Dopo questa domanda, la testimonianza di Jean-François Thiry risuona e vibra ancor più potentemente. «Allo stesso modo, per me non era affatto automatico andare a vivere il mio impegno in Russia. Ma don Giussani non voleva convincerci, voleva che noi ripercorressimo il cammino in ogni istante. Lui ci ha donato un metodo che è quello di San Paolo: “Vagliate ogni cosa e trattenete ciò che vale”. È così che noi viviamo l’ecumenismo nel nostro centro culturale e nei legami che intrecciamo con gli ortodossi: noi incontriamo gli altri e cerchiamo la verità insieme a loro. Per me il centuplo significa cose molto concrete, i miei numerosi “figli”, i miei amici russi. Ed è anche un centuplo di desiderio».

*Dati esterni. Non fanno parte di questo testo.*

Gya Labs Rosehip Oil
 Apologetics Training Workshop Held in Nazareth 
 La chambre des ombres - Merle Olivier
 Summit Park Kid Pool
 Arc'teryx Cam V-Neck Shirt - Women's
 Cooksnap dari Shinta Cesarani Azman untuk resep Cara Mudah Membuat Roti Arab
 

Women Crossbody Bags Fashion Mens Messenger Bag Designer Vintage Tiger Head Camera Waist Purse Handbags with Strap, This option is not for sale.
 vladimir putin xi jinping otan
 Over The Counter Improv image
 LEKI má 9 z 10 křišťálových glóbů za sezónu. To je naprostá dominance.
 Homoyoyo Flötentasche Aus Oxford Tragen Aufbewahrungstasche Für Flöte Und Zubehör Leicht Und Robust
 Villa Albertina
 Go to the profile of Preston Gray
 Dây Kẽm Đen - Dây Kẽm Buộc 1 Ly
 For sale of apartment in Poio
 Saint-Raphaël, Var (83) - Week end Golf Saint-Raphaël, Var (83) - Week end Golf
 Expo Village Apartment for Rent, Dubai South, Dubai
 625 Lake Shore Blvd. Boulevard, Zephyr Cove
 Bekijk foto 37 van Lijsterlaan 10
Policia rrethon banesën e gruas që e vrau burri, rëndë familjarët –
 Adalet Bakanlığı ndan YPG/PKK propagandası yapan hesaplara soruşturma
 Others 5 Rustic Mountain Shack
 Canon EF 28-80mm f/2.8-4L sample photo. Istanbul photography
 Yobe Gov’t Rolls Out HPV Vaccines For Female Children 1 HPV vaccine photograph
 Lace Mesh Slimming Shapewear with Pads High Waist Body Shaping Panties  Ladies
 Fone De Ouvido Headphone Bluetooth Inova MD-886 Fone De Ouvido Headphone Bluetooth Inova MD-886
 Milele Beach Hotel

A conclusione, è Silvio Guerra a evidenziare come la febbre di vita di don Giussani si comunica attraverso i suoi scritti: è quello che hanno testimoniato con sincerità i tre interventi. «Cercando di vivere il suo carisma, noi capiamo soprattutto che la conversione più essenziale è la nostra. E che Cristo è la sola risposta possibile al nostro bisogno».